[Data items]
# # #
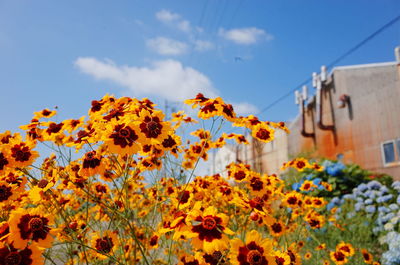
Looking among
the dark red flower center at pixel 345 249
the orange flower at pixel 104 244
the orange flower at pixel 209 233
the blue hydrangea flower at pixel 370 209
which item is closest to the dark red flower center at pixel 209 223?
the orange flower at pixel 209 233

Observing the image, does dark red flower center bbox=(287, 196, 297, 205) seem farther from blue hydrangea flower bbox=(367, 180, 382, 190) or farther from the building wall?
the building wall

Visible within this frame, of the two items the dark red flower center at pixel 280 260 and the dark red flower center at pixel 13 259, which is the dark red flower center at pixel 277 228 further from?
the dark red flower center at pixel 13 259

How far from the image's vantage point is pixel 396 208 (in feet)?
15.5

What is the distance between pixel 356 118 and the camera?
10234 millimetres

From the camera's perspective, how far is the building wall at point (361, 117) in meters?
8.88

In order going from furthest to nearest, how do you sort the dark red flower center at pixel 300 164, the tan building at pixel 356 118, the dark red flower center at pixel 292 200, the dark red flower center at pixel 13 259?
the tan building at pixel 356 118 < the dark red flower center at pixel 300 164 < the dark red flower center at pixel 292 200 < the dark red flower center at pixel 13 259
# # #
Goal. Rewrite all of these lines, switching "blue hydrangea flower" to "purple hydrangea flower" and leaving everything else unchanged. Omit the picture.

Result of the exercise.
Looking among
the dark red flower center at pixel 345 249
the orange flower at pixel 104 244
the orange flower at pixel 209 233
the purple hydrangea flower at pixel 370 209
which item is closest to the dark red flower center at pixel 209 223?
the orange flower at pixel 209 233

Observing the image, does dark red flower center bbox=(287, 196, 297, 205) seem farther from purple hydrangea flower bbox=(367, 180, 382, 190) or farther from the building wall?
the building wall

Visible within this frame, of the two items the dark red flower center at pixel 280 260 and the dark red flower center at pixel 13 259, which is the dark red flower center at pixel 277 228 further from?
the dark red flower center at pixel 13 259

How far from the image's vantage point is pixel 396 208 (in feet)?
15.5

What is the distance between pixel 356 118 and the camera?
10234 millimetres

From the camera's perspective, how far is the building wall at point (361, 117) in meters?
8.88

In order going from furthest to nearest, how do you sort the dark red flower center at pixel 300 164, the tan building at pixel 356 118, the dark red flower center at pixel 292 200, the dark red flower center at pixel 13 259?
the tan building at pixel 356 118 < the dark red flower center at pixel 300 164 < the dark red flower center at pixel 292 200 < the dark red flower center at pixel 13 259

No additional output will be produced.